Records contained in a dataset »
^^^^^^^^^^^^^^^^

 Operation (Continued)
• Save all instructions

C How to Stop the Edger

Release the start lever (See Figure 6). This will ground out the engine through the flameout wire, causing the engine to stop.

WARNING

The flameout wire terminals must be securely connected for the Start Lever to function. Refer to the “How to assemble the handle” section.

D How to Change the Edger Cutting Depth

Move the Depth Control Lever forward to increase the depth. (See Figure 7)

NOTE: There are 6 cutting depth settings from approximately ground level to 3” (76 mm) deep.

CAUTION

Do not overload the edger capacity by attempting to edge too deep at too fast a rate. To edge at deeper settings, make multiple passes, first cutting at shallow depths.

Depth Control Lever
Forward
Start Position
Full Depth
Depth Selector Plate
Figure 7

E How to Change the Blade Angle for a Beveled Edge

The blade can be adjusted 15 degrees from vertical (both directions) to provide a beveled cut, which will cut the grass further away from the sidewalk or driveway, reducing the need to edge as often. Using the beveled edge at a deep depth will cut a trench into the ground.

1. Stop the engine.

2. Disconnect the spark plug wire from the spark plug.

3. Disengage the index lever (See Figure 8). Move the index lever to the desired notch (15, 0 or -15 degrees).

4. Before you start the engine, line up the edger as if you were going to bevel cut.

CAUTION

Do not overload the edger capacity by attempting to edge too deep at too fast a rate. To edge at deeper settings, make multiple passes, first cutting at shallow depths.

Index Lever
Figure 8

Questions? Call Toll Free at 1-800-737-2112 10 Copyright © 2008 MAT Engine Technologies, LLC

^^^^^^^^^^^^^^^^

Each record above is to be printed again exactly as written.

 Operation (Continued)
• Save all instructions

C How to Stop the Edger

Release the start lever (See Figure 6). This will ground out the engine through the flameout wire, causing the engine to stop.

WARNING

The flameout wire terminals must be securely connected for the Start Lever to function. Refer to the “How to assemble the handle” section.

D How to Change the Edger Cutting Depth

Move the Depth Control Lever forward to increase the depth. (See Figure 7)

NOTE: There are 6 cutting depth settings from approximately ground level to 3” (76 mm) deep.

CAUTION

Do not overload the edger capacity by attempting to edge too deep at too fast a rate. To edge at deeper settings, make multiple passes, first cutting at shallow depths.

Depth Control Lever
Forward
Start Position
Full Depth
Depth Selector Plate
Figure 7

E How to Change the Blade Angle for a Beveled Edge

The blade can be adjusted 15 degrees from vertical (both directions) to provide a beveled cut, which will cut the grass further away from the sidewalk or driveway, reducing the need to edge as often. Using the beveled edge at a deep depth will cut a trench into the ground.

1. Stop the engine.

2. Disconnect the spark plug wire from the spark plug.

3. Disengage the index lever (See Figure 8). Move the index lever to the desired notch (15, 0 or -15 degrees).

4. Before you start the engine, line up the edger as if you were going to bevel cut.

CAUTION

Do not overload the edger capacity by attempting to edge too deep at too fast a rate. To edge at deeper settings, make multiple passes, first cutting at shallow depths.

Index Lever
Figure 8

Questions? Call Toll Free at 1-800-737-2112 10 Copyright © 2008 MAT Engine Technologies, LLC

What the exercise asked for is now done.